Gli USA sono pronti ad avviare nei prossimi mesi un graduale ritiro del proprio contingente militare dall’Iraq, a seguito della positiva gestione della crisi da parte del generale David Petraeus. Dalla fine del 2007 sono infatti oggettivamente diminuiti gli attentati terroristici ed interconfessionali che negli anni scorsi disseminavano di vittime il Paese. La più massiccia presenza di truppe (il c.d. surge) è stata una delle chiavi del successo. L’altra è legata ai migliorati rapporti con i gruppi religiosi locali, dai Kurdi agli Sciiti, senza dimenticare i capi clan sunniti che finalmente si sono staccati dalle frange terroristiche vicine ad Al Qaeda. Ancora, sia ben chiaro, non sono tutte rose e fiori, ma è indubbio che passi avanti siano stati compiuti.

Un elemento importante all’interno di questo quadro è rappresentato dalla prospettiva “federalista”, che, quasi inconsapevolmente, si è insinuata nello scenario politico iracheno. Di quale federalismo si tratta ? E’ presto detto. Negli ultimi tempi si è consolidato un processo migratorio interno, che ha portato gli appartenenti delle diverse etnie a concentrarsi nei luoghi di tradizionale prevalenza: gli Sciiti nel sud, i Kurdi nel nord, i Sunniti al centro. Resistono ovviamente zone grigie, come Mossul e Kirkuk, dove ancora più alta è la tensione.
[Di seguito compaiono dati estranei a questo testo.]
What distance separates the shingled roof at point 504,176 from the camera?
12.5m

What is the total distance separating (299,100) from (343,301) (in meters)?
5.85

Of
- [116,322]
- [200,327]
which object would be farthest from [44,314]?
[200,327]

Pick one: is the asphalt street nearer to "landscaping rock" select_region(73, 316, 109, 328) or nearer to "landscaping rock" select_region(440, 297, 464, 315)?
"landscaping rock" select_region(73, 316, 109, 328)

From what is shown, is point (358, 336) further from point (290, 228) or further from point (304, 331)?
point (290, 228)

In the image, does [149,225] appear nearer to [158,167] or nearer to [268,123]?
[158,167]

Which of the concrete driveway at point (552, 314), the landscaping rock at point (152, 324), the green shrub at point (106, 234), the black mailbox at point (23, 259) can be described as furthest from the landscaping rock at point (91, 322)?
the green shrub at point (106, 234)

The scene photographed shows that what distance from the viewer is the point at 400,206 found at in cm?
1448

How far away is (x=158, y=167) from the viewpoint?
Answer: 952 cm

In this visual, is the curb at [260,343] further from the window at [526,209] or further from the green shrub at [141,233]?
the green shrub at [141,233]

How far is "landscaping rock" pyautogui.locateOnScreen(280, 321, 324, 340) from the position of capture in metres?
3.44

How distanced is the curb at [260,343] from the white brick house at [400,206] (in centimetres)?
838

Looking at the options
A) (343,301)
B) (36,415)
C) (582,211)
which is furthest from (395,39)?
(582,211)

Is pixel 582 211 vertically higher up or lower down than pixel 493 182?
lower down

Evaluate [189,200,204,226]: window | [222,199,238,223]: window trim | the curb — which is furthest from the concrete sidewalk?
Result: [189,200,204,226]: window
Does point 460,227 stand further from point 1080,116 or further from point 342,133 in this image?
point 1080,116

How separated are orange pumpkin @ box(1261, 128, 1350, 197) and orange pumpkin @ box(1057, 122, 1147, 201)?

In questo strisciante progetto federalista un posticino spetterebbe pure ai Cristiani delle diverse denominazioni che, più di tutti gli altri, hanno subito le conseguenze della guerra. Schiacciati da estremisti Sunniti e Sciiti perché ingiustamente sospettati di appoggiare i “Crociati” occidentali, hanno in questi anni subito violenze, uccisioni, stupri sulle loro donne, ricatti, distruzioni di chiese e quanto di peggio si possa immaginare. Il numero dei Cristiani iracheni così è drasticamente diminuito, perché chi ha potuto è fuggito all’estero. Fra quelli rimasti, in molti – specie da Baghdad – hanno scelto la strada della piana di Ninive, all’ interno della regione kurda. Nella pianura di Ninive si è così rinforzata una minuscola enclave di villaggi a maggioranza cristiana. E anche se l’idea di un autonomo safe haven (porto sicuro), all’interno del più vasto Stato federale, non entusiasma le autorità ecclesiastiche locali, molti laici invece vi intravedono l’unica reale ancora di salvezza per impedire l’estinzione del millenario cristianesimo iracheno.